Entretien avec Olivier Thuillas

«Le numérique bouleverse mais emprunte à l’existant. Avec notre recherche sur les plateformes culturelles, nous décrivons comment.»

Dans cet entretien que le chercheur Olivier Thuillas a accordé au Culture Media Lab, il revient sur son étude des plateformes culturelles.

Vous travaillez depuis des années sur la socio-économie des plateformes culturelles. Mais pouvez-vous nous dire en quelques mots en quoi elle consiste ?

Il s’agit d’étudier et d’analyser les plateformes culturelles. Nous poursuivons cet ensemble de recherches depuis 2018. Depuis le début du projet, nous avons réussi à décrire deux types de plateformes. Nous avons commencé avec des plateformes alternatives, puis nous sommes penchés sur les grandes plateformes comme Amazon, Netflix ou Spotify. Nous avons publié de nombreux articles (voir fiche du projet de recherche) et préparons un ouvrage dont nous espérons qu’il devienne une référence pour le débat qui entoure le rôle des plateformes au sein du développement des industries culturelles.

Sur quels secteurs plus particulièrement la recherche est-elle centrée ?

Nous traitons toutes les filières des industries culturelles, à savoir le livre, le cinéma, la musique enregistrée, la presse, l’audiovisuel et le jeu vidéo. Nos investigations ont porté d’abord sur le livre, la musique, la vidéo à la demande et la billetterie de spectacle. Nous nous intéressons maintenant aux secteurs émergents comme le podcast ou le livre audio. Avec plusieurs questions : comment les acteurs concourent pour produire des contenus ? Comment se positionnent-ils par rapport à la création ? Avec quel modèle économique en soutien ?

De l’autre côté, on voit que les usagers s’en emparent largement. Alors, nous nous demandons comment ils opèrent leurs acquisitions, via des abonnements, des achats à l’acte ou à travers d’autres modalités d’utilisation.

■ TÂCHE BRÈVE 1 ■
Reproduisez intégralement l'entretien avec Olivier Thuillas.

■ ENTRÉES FOURNIES ■
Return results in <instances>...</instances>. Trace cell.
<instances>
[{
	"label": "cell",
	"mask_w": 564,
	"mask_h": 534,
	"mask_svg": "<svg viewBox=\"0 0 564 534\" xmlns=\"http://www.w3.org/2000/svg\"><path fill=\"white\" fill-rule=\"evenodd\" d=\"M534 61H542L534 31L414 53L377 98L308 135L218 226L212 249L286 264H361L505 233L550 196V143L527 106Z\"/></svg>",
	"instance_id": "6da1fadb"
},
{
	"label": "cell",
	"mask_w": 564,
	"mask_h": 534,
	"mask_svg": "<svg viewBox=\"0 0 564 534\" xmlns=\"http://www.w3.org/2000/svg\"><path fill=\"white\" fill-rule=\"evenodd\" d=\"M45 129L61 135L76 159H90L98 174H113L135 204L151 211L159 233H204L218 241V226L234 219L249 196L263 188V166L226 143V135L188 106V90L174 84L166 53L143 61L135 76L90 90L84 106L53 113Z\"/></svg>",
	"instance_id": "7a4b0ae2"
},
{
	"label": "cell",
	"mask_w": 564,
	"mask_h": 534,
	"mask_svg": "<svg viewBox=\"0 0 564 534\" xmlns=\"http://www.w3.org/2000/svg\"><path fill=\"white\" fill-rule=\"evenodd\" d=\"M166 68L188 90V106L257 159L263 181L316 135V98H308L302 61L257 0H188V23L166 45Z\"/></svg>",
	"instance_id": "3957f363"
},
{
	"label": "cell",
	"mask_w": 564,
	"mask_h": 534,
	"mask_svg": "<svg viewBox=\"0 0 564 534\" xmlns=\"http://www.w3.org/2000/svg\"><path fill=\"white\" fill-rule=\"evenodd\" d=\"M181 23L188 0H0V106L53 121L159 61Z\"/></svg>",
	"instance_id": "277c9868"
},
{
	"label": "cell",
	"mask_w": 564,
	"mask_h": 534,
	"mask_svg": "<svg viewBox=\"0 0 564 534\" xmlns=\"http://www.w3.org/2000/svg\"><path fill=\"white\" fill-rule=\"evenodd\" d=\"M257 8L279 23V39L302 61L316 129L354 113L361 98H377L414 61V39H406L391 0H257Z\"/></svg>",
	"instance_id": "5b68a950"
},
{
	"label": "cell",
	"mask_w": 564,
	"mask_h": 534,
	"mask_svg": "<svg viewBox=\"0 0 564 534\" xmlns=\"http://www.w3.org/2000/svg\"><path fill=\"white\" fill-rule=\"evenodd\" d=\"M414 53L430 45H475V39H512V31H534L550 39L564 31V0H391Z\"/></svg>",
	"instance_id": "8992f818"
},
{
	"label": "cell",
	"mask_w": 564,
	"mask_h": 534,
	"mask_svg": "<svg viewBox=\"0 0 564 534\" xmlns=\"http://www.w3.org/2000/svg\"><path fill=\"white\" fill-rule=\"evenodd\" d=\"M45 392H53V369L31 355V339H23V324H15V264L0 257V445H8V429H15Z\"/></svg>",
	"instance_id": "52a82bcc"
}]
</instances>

■ TÂCHE BRÈVE 2 ■
Mettez sous forme de tableau Markdown, avec les colonnes « Numéro » et « Ligne », les lignes des enregistrements depuis leur début jusqu'à la ligne contenant « 8L279 23V39L302 61L316 », celle-ci comprise. Omettez les lignes vides.

■ RÉPONSE RÉDIGÉE 1 ■
Entretien avec Olivier Thuillas

«Le numérique bouleverse mais emprunte à l’existant. Avec notre recherche sur les plateformes culturelles, nous décrivons comment.»

Dans cet entretien que le chercheur Olivier Thuillas a accordé au Culture Media Lab, il revient sur son étude des plateformes culturelles.

Vous travaillez depuis des années sur la socio-économie des plateformes culturelles. Mais pouvez-vous nous dire en quelques mots en quoi elle consiste ?

Il s’agit d’étudier et d’analyser les plateformes culturelles. Nous poursuivons cet ensemble de recherches depuis 2018. Depuis le début du projet, nous avons réussi à décrire deux types de plateformes. Nous avons commencé avec des plateformes alternatives, puis nous sommes penchés sur les grandes plateformes comme Amazon, Netflix ou Spotify. Nous avons publié de nombreux articles (voir fiche du projet de recherche) et préparons un ouvrage dont nous espérons qu’il devienne une référence pour le débat qui entoure le rôle des plateformes au sein du développement des industries culturelles.

Sur quels secteurs plus particulièrement la recherche est-elle centrée ?

Nous traitons toutes les filières des industries culturelles, à savoir le livre, le cinéma, la musique enregistrée, la presse, l’audiovisuel et le jeu vidéo. Nos investigations ont porté d’abord sur le livre, la musique, la vidéo à la demande et la billetterie de spectacle. Nous nous intéressons maintenant aux secteurs émergents comme le podcast ou le livre audio. Avec plusieurs questions : comment les acteurs concourent pour produire des contenus ? Comment se positionnent-ils par rapport à la création ? Avec quel modèle économique en soutien ?

De l’autre côté, on voit que les usagers s’en emparent largement. Alors, nous nous demandons comment ils opèrent leurs acquisitions, via des abonnements, des achats à l’acte ou à travers d’autres modalités d’utilisation.

■ RÉPONSE RÉDIGÉE 2 ■
| Numéro | Ligne |
|---|---|
| 1 | Return results in <instances>...</instances>. Trace cell. |
| 2 | <instances> |
| 3 | [{ |
| 4 | 	"label": "cell", |
| 5 | 	"mask_w": 564, |
| 6 | 	"mask_h": 534, |
| 7 | 	"mask_svg": "<svg viewBox=\"0 0 564 534\" xmlns=\"http://www.w3.org/2000/svg\"><path fill=\"white\" fill-rule=\"evenodd\" d=\"M534 61H542L534 31L414 53L377 98L308 135L218 226L212 249L286 264H361L505 233L550 196V143L527 106Z\"/></svg>", |
| 8 | 	"instance_id": "6da1fadb" |
| 9 | }, |
| 10 | { |
| 11 | 	"label": "cell", |
| 12 | 	"mask_w": 564, |
| 13 | 	"mask_h": 534, |
| 14 | 	"mask_svg": "<svg viewBox=\"0 0 564 534\" xmlns=\"http://www.w3.org/2000/svg\"><path fill=\"white\" fill-rule=\"evenodd\" d=\"M45 129L61 135L76 159H90L98 174H113L135 204L151 211L159 233H204L218 241V226L234 219L249 196L263 188V166L226 143V135L188 106V90L174 84L166 53L143 61L135 76L90 90L84 106L53 113Z\"/></svg>", |
| 15 | 	"instance_id": "7a4b0ae2" |
| 16 | }, |
| 17 | { |
| 18 | 	"label": "cell", |
| 19 | 	"mask_w": 564, |
| 20 | 	"mask_h": 534, |
| 21 | 	"mask_svg": "<svg viewBox=\"0 0 564 534\" xmlns=\"http://www.w3.org/2000/svg\"><path fill=\"white\" fill-rule=\"evenodd\" d=\"M166 68L188 90V106L257 159L263 181L316 135V98H308L302 61L257 0H188V23L166 45Z\"/></svg>", |
| 22 | 	"instance_id": "3957f363" |
| 23 | }, |
| 24 | { |
| 25 | 	"label": "cell", |
| 26 | 	"mask_w": 564, |
| 27 | 	"mask_h": 534, |
| 28 | 	"mask_svg": "<svg viewBox=\"0 0 564 534\" xmlns=\"http://www.w3.org/2000/svg\"><path fill=\"white\" fill-rule=\"evenodd\" d=\"M181 23L188 0H0V106L53 121L159 61Z\"/></svg>", |
| 29 | 	"instance_id": "277c9868" |
| 30 | }, |
| 31 | { |
| 32 | 	"label": "cell", |
| 33 | 	"mask_w": 564, |
| 34 | 	"mask_h": 534, |
| 35 | 	"mask_svg": "<svg viewBox=\"0 0 564 534\" xmlns=\"http://www.w3.org/2000/svg\"><path fill=\"white\" fill-rule=\"evenodd\" d=\"M257 8L279 23V39L302 61L316 129L354 113L361 98H377L414 61V39H406L391 0H257Z\"/></svg>", |